In the summer of 1987 my family and I were traveling in Germany, and we made an obligatory visit to Worms and Heidelberg. I exercised my pitiful German and most of the people I talked to wanted to exercise their English abilities, which were usually better than my German. Likewise people wanted to know where we came from in America, and I would explain that we came from farming country in Central Illinois, that had been settled mostly by Germans and Italians.
Pressed further about where in Germany the settlers had come from, twice I answered that they were mostly from Ostfriesland, in northwest Germany, which elicited a response of laughter both times. The second time this happened I asked why they were amused, and they responded that they knew that in America people made jokes about the foolishness of people in American southern states, or about Polish people. There in southern Germany they made fun of people from Ostfriesland as the fools. After that I changed the answer to say that our own people had come from the Frankfurt region or from die Schweiz, and the response was polite interest.
The discussion about Italian settlers followed a similar course. There were mostly farmers and restauranteurs in our area, known for their pastas and pizzas, like Mona’s and Capponi’s at Toluca Illinois. But Illinois meant “Chicago” to three people that I talked to, and one of them pantomimed a machine gun, when I answered ‘yes,’ that I knew some of the Capponi family, and they prepared fabulous food. It hadn’t crossed my mind until his pantomime that he was thinking all the while about Al Capone.

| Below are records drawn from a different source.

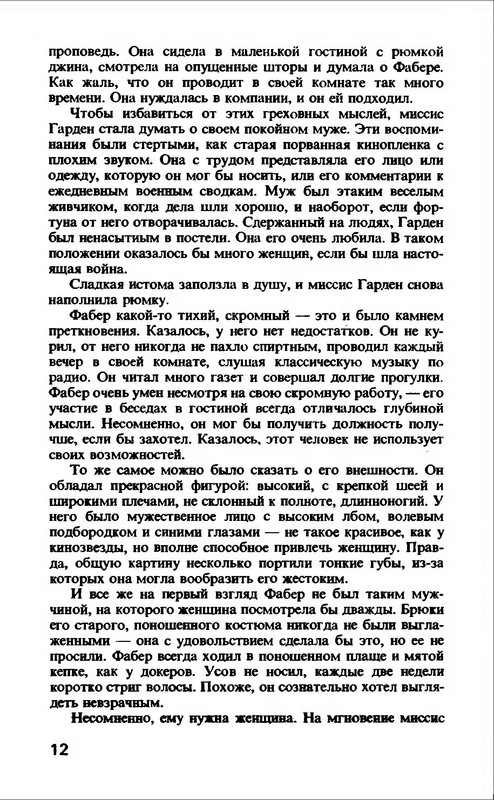 проповедь. Она сидела в маленькой гостиной с рюмкой джина, смотрела на опущенные шторы и думала о Фабере. Как жаль, что он проводит в своей комнате так много времени. Она нуждалась в компании, и он ей подходил.

Чтобы избавиться от этих греховных мыслей, миссис Гарден стала думать о своем покойном муже. Эти воспоминания были стертыми, как старая порванная кинопленка с плохим звуком. Она с трудом представляла его лицо или одежду, которую он мог бы носить, или его комментарии к ежедневным военным сводкам. Муж был этаким веселым живчиком, когда дела шли хорошо, и наоборот, если фортуна от него отворачивалась. Сдержанный на людях, Гарден был ненасытным в постели. Она его очень любила. В таком положении оказалось бы много женщин, если бы шла настоящая война.

Сладкая истома заползла в душу, и миссис Гарден снова наполнила рюмку.

Фабер какой-то тихий, скромный — это и было камнем преткновения. Казалось, у него нет недостатков. Он не курил, от него никогда не пахло спиртным, проводил каждый вечер в своей комнате, слушая классическую музыку по радио. Он читал много газет и совершал долгие прогулки. Фабер очень умен несмотря на свою скромную работу, — его участие в беседах в гостиной всегда отличалось глубиной мысли. Несомненно, он мог бы получить должность получше, если бы захотел. Казалось, этот человек не использует своих возможностей.

То же самое можно было сказать о его внешности. Он обладал прекрасной фигурой: высокий, с крепкой шеей и широкими плечами, не склонный к полноте, длинноногий. У него было мужественное лицо с высоким лбом, волевым подбородком и синими глазами — не такое красивое, как у кинозвезды, но вполне способное привлечь женщину. Правда, общую картину несколько портили тонкие губы, из-за которых она могла вообразить его жестоким.

И все же на первый взгляд Фабер не был таким мужчиной, на которого женщина посмотрела бы дважды. Брюки его старого, поношенного костюма никогда не были выглаженными — она с удовольствием сделала бы это, но ее не просили. Фабер всегда ходил в поношенном плаще и мятой кепке, как у докеров. Усов не носил, каждые две недели коротко стриг волосы. Похоже, он сознательно хотел выглядеть невзрачным.

Несомненно, ему нужна женщина. На мгновение миссис

12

At Worms we visited the reconstructed Cathedral, retraced Luther’s steps, and enjoyed some Liebfraumilch, but I’ll never forget the look on the face of one of the local citizens when I answered that I was most interested in worshipping in the restored synagogue where Rashi had studied. “Why on earth would you want to do that?” the man responded.
You learn a lot when traveling, and sometimes you can’t help but become the butt of jokes yourself.